- El grito de las mariposas
- Genre: Drama
- Created by: Juan Pablo Buscarini
- Directed by: Mariano Hueter; Leandro Ipiña; Inés París [ca; es; eu; pl];
- Starring: Sandy Hernández; Susana Abaitua; Luis Alberto García; Camila Issa; Alejandra Borrero; Biassini Segura; Sergio Borrero;
- Countries of origin: Spain; Argentina; Colombia;
- Original language: Spanish
- No. of seasons: 1
- No. of episodes: 13

Production
- Production location: Colombia
- Production companies: Gloriamundi Producciones; Tandem Films; Mediabyte;

Original release
- Network: Star+
- Release: 8 March 2023

= The Cry of the Butterflies =

Spanish-Argentine television series

The Cry of the Butterflies (El grito de las mariposas) is a Spanish-Colombian television series created by Juan Pablo Buscarini set in the Dominican Republic, during Rafael Trujillo's dictatorship.

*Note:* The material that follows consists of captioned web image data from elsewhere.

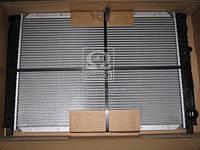 Радиатор охлаждения VOLVO 940 (944, 945) (90-) 2.3 i (пр-во Nissens), 65537A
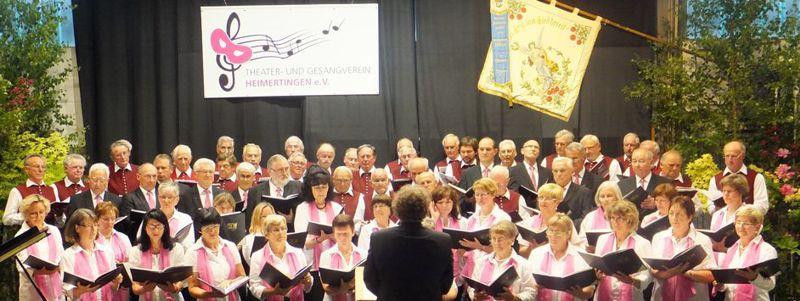 Über 60 Sängerinnen und Sänger singen gemeinsam den Gefangenchor aus der Oper Nabucco.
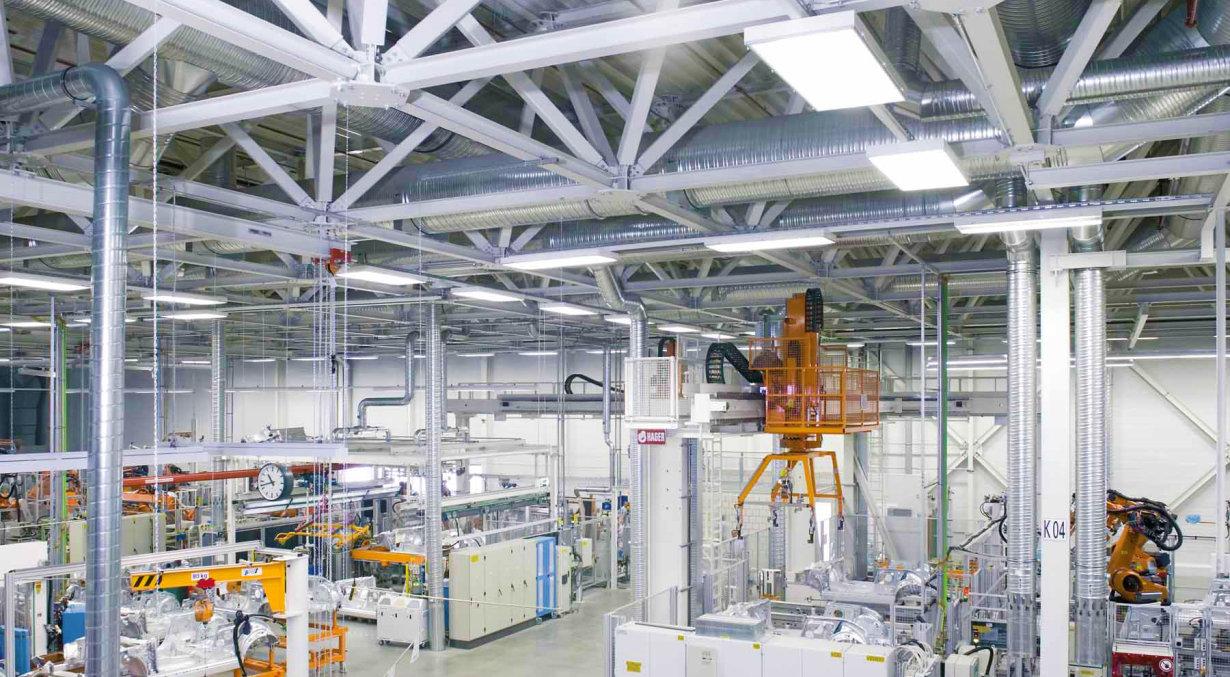 Zur Industriebeleuchtung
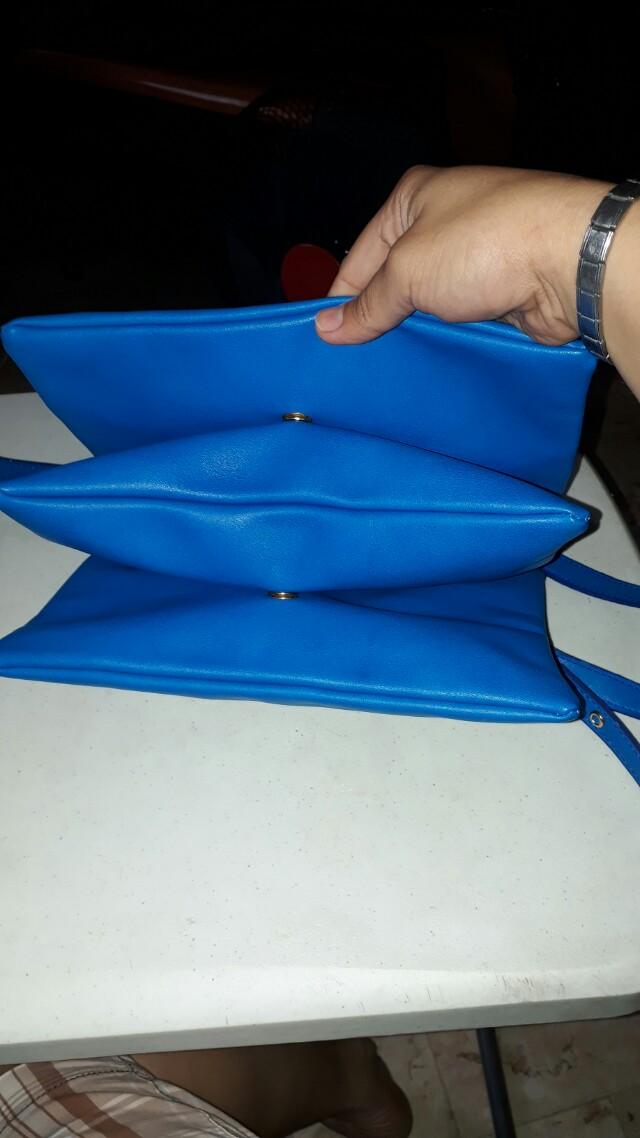 3 partition shoulder,sling bag!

It was released in Latin America by Star+, whereas Filmax handled the rest of international sales.

== Premise ==
Set in the 1950s Dominican Republic, during the dictatorship of Rafael Leónidas Trujillo, the fiction focuses on the relationship between idealist Minerva Mirabal, one of the Mirabal sisters, and Arantxa Oyamburu, a Spanish immigrant.

== Cast ==
- Sandy Hernández as Minerva Mirabal
- Camila Issa as María Teresa Mirabal
- Susana Abaitua as Arantxa Oyamburu
- Essined Aponte as Dedé Mirabal
- Luis Alberto García as Rafael Leónidas Trujillo
- Alina Robert as Patria Mirabal
- Mario Espitia as Pedro González
- Sergio Borrero as Protocol Host
- Freddy Beltrán as Juan Ramón Sáenz
- Alejandra Borrero as Gretchen
- Belén Rueda as Pilar Macías
- Mercedes San Pietro as Arantxa Oyamburu
- Willy Toledo as Asier Oyamburu
- Felipe Valencia as Pierre

== Production ==
Created by showrunner Juan Pablo Buscarini, The Cry of the Butterflies is produced by Gloriamundi Producciones, Tandem Films, Debut y Despedida and Mediabyte. directing credits include Mariano Hueter, Leandro Ipiña and Inés París. The writing team consists of Azucena Rodríguez, Ricardo Rodríguez, Juan Pablo Buscarini, Juan Carballo, Gabriel Nicoli and Pablo E. Bossi.

Consisting of 13 episodes, filming in Colombia was reported to have begun by August 2021.